Reproduce each of the rows below word for word, line by line.
------ STORED RECORDS ------
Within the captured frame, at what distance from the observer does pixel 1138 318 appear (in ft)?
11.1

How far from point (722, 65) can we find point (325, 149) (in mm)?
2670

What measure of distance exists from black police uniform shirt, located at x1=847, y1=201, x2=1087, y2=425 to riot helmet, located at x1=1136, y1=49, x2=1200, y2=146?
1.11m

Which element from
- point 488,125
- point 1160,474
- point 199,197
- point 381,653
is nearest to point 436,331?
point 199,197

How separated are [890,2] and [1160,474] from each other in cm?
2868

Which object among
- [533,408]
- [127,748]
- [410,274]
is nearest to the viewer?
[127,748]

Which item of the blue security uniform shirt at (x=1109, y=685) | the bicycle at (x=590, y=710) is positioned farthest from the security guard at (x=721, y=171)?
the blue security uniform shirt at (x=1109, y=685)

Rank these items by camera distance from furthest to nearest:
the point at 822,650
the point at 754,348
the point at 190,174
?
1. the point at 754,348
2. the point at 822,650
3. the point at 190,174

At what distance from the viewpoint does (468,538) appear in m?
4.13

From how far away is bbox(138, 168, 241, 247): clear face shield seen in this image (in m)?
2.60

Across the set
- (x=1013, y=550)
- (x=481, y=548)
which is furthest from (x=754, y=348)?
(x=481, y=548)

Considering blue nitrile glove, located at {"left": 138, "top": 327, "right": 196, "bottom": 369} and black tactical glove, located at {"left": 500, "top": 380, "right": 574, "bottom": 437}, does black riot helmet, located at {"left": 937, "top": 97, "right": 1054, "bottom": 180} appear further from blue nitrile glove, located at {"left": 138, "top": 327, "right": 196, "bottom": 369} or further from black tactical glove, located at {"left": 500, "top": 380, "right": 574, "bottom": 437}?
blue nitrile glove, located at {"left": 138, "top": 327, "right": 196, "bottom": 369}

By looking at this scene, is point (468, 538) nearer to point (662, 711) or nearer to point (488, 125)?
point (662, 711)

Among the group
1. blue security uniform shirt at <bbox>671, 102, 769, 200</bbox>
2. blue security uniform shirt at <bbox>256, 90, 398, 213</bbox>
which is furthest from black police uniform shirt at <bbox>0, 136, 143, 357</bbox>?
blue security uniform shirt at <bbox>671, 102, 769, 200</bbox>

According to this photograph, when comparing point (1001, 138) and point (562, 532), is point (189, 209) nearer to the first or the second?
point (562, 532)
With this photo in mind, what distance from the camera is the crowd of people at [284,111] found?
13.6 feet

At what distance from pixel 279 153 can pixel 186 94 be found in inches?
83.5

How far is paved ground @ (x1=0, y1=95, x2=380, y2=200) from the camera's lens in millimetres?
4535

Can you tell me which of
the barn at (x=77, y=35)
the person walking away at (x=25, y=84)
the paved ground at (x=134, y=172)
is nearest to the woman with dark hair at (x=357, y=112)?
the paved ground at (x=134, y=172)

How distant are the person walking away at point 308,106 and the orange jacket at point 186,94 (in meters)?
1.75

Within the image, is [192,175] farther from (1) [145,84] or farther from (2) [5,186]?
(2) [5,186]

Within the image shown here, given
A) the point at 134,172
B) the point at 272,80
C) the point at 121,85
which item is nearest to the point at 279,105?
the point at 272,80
------
EXERCISE SOLUTION -
Within the captured frame, at what distance from the observer does pixel 1138 318 appear (in ft)?
11.1

How far from point (722, 65) can we find point (325, 149) (in mm)?
2670

What measure of distance exists from black police uniform shirt, located at x1=847, y1=201, x2=1087, y2=425 to riot helmet, located at x1=1136, y1=49, x2=1200, y2=146?
1.11m

Which element from
- point 488,125
- point 1160,474
- point 199,197
- point 381,653
is nearest to point 436,331?
point 199,197

How separated are [890,2] and [1160,474] from each other in cm?
2868

Which object among
- [533,408]
- [127,748]
- [410,274]
is nearest to the viewer?
[127,748]

Which item of the blue security uniform shirt at (x=1109, y=685) | the bicycle at (x=590, y=710) is positioned farthest from the security guard at (x=721, y=171)?
the blue security uniform shirt at (x=1109, y=685)

Rank these items by camera distance from furthest to nearest:
the point at 822,650
the point at 754,348
the point at 190,174
?
1. the point at 754,348
2. the point at 822,650
3. the point at 190,174

At what distance from the viewpoint does (468,538) appear in m?
4.13

From how far away is bbox(138, 168, 241, 247): clear face shield seen in this image (in m)?
2.60

Across the set
- (x=1013, y=550)
- (x=481, y=548)
which is furthest from (x=754, y=348)?
(x=481, y=548)

Considering blue nitrile glove, located at {"left": 138, "top": 327, "right": 196, "bottom": 369} and black tactical glove, located at {"left": 500, "top": 380, "right": 574, "bottom": 437}, does black riot helmet, located at {"left": 937, "top": 97, "right": 1054, "bottom": 180} appear further from blue nitrile glove, located at {"left": 138, "top": 327, "right": 196, "bottom": 369} or further from black tactical glove, located at {"left": 500, "top": 380, "right": 574, "bottom": 437}?
blue nitrile glove, located at {"left": 138, "top": 327, "right": 196, "bottom": 369}

By looking at this scene, is point (468, 538) nearer to point (662, 711) or nearer to point (488, 125)?
point (662, 711)

Among the group
1. blue security uniform shirt at <bbox>671, 102, 769, 200</bbox>
2. blue security uniform shirt at <bbox>256, 90, 398, 213</bbox>
which is furthest from black police uniform shirt at <bbox>0, 136, 143, 357</bbox>?
blue security uniform shirt at <bbox>671, 102, 769, 200</bbox>

According to this photograph, when comparing point (1001, 138) and point (562, 532), is point (189, 209) nearer to the first or the second?
point (562, 532)
With this photo in mind, what distance from the camera is the crowd of people at [284,111] found?
13.6 feet

At what distance from pixel 279 153 can pixel 186 94 be found in inches?
83.5

How far is paved ground @ (x1=0, y1=95, x2=380, y2=200) from the camera's lens in millimetres?
4535

Can you tell me which of
the barn at (x=77, y=35)
the person walking away at (x=25, y=84)
the paved ground at (x=134, y=172)
is nearest to the woman with dark hair at (x=357, y=112)?
the paved ground at (x=134, y=172)

How distant are the person walking away at point 308,106 and the orange jacket at point 186,94 (in meters)?
1.75

Within the image, is [192,175] farther from (1) [145,84] or farther from (2) [5,186]?
(2) [5,186]

Within the image shown here, given
A) the point at 134,172
B) the point at 272,80
C) the point at 121,85
which item is nearest to the point at 279,105?
the point at 272,80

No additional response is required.